By Kurt Nolte

• Cotton has been spun, woven and dyed since prehistoric times.

• The plant is a shrub native to tropical and subtropical regions around the world, including the Americas, Africa and India. The greatest diversity of wild cotton species is found in Mexico, followed by Australia and Africa.

• Cotton can also be cultivated to have colors other than the off-white typical of modern commercial cotton fibers. Naturally colored cotton can come in red, green and several shades of brown

• Cotton is a member of the Mallow family of plants. The Arabic people called it “Qutun,” which is where we get the word “cotton.” The Spanish word, “algodón,” is likewise derived from the Arabic.

• Current cotton acreage in Yuma County is an estimated 24,000 acres for a value of approximately $18 million. Among all Arizona counties, Yuma County cotton production ranks third in the state. Planted in March and April, cotton is mechanically harvested in late summer to early fall.

• The primary Yuma variety is short staple upland cotton. It is the major species of cotton grown world-wide, accounting for about 90 percent of planted acreage. Upland cotton has a fiber length of about 1¼ inches. The Pima variety, also grown in the county, has a fiber length of 1½ inches. Pima cotton is most readily identified in the field by its bright yellow blooms, which are much brighter and richer in color than the creamy white Upland blossoms.

• Botanically, the cotton fiber is classified as a epidermal hair growing on the epidermis of the cotton seed. Fibers grow and thicken within a boll and, as it enlarges, it becomes approximately the size of a small fig.

• Cotton fibers thicken at maturity by the production of cellulose (a carbohydrate, the chief component of the cell wall in most plants). An average boll will contain nearly 500,000 fibers of cotton and each plant may bear up to 100 bolls.

• Seeds are separated from the cotton and the cotton is cleaned at the cotton gin. From the gin, the clean fiber is pressed together and made into bales. Each bale weighs about 500 pounds.

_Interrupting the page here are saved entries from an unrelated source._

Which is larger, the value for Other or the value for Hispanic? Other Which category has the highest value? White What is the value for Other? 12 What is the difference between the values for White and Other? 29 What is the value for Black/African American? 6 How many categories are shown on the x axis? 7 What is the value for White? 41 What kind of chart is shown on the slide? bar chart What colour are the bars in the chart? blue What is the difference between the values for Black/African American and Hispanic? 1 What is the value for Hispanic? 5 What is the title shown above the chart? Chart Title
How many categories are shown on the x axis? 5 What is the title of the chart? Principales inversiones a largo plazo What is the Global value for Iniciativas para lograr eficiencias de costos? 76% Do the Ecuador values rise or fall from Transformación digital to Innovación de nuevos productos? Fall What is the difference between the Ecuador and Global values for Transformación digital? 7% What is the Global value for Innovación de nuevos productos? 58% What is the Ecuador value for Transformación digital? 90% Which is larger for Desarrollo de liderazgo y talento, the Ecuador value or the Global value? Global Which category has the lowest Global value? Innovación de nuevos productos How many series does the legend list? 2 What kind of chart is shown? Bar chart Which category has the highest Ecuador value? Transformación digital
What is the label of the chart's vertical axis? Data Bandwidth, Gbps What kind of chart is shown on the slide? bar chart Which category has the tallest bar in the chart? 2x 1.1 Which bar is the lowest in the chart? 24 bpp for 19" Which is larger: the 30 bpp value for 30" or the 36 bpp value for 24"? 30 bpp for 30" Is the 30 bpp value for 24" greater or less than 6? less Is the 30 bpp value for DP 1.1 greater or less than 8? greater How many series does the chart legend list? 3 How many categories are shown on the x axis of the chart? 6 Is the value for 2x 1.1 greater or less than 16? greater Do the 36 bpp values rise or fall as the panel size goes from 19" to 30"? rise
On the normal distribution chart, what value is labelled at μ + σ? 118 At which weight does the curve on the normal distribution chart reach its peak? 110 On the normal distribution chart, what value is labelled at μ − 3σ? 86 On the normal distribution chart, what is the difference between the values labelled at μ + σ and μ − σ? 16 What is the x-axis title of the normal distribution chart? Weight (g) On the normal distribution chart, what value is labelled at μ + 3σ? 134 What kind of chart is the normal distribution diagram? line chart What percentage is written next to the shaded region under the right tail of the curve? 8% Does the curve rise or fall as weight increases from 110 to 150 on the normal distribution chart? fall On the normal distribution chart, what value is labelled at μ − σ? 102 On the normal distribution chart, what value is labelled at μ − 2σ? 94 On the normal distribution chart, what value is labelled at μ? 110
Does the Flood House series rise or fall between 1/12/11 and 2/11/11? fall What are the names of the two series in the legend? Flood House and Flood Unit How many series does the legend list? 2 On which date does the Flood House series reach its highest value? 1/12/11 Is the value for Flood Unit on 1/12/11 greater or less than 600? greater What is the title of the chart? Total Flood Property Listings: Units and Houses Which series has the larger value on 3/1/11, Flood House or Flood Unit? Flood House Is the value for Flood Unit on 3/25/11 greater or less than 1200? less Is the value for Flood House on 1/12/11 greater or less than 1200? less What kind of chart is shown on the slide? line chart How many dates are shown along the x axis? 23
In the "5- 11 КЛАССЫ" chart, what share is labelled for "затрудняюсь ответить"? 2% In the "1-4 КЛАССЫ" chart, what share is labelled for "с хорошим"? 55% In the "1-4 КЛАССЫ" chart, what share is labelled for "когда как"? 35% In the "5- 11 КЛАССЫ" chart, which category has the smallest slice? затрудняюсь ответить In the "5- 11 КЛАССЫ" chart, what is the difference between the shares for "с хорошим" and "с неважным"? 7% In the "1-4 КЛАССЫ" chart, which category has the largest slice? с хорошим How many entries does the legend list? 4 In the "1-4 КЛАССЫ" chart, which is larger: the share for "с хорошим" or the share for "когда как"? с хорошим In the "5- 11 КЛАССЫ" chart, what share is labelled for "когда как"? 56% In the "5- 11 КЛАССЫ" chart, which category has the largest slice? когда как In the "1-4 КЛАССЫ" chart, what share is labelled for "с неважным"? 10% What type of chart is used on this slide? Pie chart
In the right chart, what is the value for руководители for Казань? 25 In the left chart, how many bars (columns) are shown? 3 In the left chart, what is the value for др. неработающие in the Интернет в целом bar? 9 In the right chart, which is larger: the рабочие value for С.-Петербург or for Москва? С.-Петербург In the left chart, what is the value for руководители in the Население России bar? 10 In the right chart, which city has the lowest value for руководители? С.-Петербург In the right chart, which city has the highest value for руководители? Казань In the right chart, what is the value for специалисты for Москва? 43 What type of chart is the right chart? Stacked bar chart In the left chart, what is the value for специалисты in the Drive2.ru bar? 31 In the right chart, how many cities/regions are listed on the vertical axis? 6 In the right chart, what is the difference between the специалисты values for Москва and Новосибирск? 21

• Cotton is a unique crop in that it is both food and fiber. Cottonseed is used as a supplement for dairy feed and is also processed into oil. Uses for cotton fibers range from heavy industrial to fine fabrics.

• Two hundred fifty pairs of men’s cotton pants can be made from one bale of cotton – or 1,217 men’s shirts, 764 dress shirts, 896 woven blouses, 542 women’s skirts, 328 women’s jeans, 3,015 baby diapers, 782 terry bath towels, 7,820 men’s handkerchiefs, 484 men’s dress pants, 373 men’s work pants, 180 men’s overalls, 210 sheets, or 1,210 pillow cases.

• U.S. paper currency isn’t paper at all, it’s a blend of 75 percent cotton lint and 25 percent linen.